Reproduce sin cambios el tramo del listado que aparece más abajo, desde la línea que contiene "Within this picture, how" hasta el final del listado, con ambos extremos incluidos.

######

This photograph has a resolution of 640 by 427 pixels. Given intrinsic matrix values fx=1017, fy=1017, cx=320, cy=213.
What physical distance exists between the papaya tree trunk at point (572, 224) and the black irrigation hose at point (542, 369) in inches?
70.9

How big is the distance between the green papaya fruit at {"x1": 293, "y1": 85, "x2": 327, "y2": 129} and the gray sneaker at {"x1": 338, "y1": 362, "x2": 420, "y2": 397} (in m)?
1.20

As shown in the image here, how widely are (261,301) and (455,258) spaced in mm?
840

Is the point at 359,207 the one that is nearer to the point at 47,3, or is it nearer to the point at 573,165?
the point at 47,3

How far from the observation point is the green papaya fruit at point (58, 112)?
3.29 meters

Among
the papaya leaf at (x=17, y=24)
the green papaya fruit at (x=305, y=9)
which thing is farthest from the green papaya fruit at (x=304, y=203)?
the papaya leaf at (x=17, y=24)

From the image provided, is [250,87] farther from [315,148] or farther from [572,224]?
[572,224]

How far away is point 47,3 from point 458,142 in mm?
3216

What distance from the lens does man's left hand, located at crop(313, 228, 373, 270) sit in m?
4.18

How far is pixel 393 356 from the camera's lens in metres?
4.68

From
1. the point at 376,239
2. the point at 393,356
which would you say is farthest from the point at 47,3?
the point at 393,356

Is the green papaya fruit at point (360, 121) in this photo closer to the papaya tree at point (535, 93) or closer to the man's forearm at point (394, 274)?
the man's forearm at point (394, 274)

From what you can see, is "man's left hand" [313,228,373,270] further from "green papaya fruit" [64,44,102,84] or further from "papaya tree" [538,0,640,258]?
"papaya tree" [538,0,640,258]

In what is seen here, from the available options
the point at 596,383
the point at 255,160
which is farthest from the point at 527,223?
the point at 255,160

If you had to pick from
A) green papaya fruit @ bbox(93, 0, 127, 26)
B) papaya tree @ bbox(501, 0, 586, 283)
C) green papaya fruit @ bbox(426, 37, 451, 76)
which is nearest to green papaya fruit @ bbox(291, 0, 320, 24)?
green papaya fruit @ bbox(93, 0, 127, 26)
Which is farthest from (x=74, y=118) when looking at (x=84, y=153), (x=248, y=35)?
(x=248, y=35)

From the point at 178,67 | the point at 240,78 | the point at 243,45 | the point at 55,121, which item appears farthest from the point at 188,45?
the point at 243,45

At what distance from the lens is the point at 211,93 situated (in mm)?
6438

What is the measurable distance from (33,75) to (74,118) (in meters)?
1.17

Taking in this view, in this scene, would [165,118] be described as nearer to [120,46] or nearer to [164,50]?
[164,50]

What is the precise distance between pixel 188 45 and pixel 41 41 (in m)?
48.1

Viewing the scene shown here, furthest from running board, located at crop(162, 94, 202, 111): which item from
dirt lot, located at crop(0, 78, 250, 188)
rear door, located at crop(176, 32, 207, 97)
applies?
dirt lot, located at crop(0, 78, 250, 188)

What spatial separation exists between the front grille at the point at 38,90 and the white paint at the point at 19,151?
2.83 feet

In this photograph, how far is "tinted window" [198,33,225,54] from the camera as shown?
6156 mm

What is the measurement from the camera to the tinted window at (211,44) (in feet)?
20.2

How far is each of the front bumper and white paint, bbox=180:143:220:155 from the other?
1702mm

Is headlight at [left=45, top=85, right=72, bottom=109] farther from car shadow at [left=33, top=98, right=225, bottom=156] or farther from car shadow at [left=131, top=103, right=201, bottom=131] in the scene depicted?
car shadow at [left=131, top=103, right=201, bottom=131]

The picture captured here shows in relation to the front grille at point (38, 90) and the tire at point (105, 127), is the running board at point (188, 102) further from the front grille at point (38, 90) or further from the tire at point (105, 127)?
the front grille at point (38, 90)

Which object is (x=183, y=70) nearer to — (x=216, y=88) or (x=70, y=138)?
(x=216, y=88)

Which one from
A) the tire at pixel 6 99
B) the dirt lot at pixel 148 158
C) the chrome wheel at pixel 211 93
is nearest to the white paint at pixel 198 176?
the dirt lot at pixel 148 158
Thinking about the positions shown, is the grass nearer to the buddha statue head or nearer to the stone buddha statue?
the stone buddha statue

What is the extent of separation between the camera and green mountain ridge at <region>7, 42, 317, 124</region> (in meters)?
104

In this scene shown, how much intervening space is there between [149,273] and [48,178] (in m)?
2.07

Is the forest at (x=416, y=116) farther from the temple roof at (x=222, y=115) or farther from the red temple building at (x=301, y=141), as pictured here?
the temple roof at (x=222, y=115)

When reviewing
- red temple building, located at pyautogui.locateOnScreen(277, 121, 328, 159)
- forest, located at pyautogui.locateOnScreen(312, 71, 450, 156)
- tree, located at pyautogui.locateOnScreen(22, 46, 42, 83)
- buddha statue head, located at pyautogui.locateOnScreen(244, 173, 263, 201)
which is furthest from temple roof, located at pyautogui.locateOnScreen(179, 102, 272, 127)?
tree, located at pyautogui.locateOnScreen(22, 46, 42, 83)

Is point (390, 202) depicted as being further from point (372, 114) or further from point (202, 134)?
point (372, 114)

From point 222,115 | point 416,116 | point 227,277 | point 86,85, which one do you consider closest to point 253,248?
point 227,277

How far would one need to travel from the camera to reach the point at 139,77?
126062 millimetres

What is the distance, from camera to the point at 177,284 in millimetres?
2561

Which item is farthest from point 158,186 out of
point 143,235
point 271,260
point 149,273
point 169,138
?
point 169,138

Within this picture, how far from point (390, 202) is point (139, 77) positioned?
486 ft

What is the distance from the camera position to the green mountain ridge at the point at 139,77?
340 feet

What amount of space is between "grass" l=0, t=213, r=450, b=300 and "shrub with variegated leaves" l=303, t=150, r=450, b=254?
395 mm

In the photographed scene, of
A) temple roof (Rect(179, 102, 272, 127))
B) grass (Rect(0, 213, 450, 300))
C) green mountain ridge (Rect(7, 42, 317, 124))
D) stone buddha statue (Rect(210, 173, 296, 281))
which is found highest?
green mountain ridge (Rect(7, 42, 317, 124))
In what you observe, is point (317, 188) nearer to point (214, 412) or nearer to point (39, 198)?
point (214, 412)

######

[SOLUCIÓN ESCRITA]:
Within this picture, how far from point (390, 202) is point (139, 77) positioned?
486 ft

What is the distance from the camera position to the green mountain ridge at the point at 139,77?
340 feet

What amount of space is between "grass" l=0, t=213, r=450, b=300 and "shrub with variegated leaves" l=303, t=150, r=450, b=254?
395 mm

In the photographed scene, of
A) temple roof (Rect(179, 102, 272, 127))
B) grass (Rect(0, 213, 450, 300))
C) green mountain ridge (Rect(7, 42, 317, 124))
D) stone buddha statue (Rect(210, 173, 296, 281))
which is found highest?
green mountain ridge (Rect(7, 42, 317, 124))
In what you observe, is point (317, 188) nearer to point (214, 412) or nearer to point (39, 198)?
point (214, 412)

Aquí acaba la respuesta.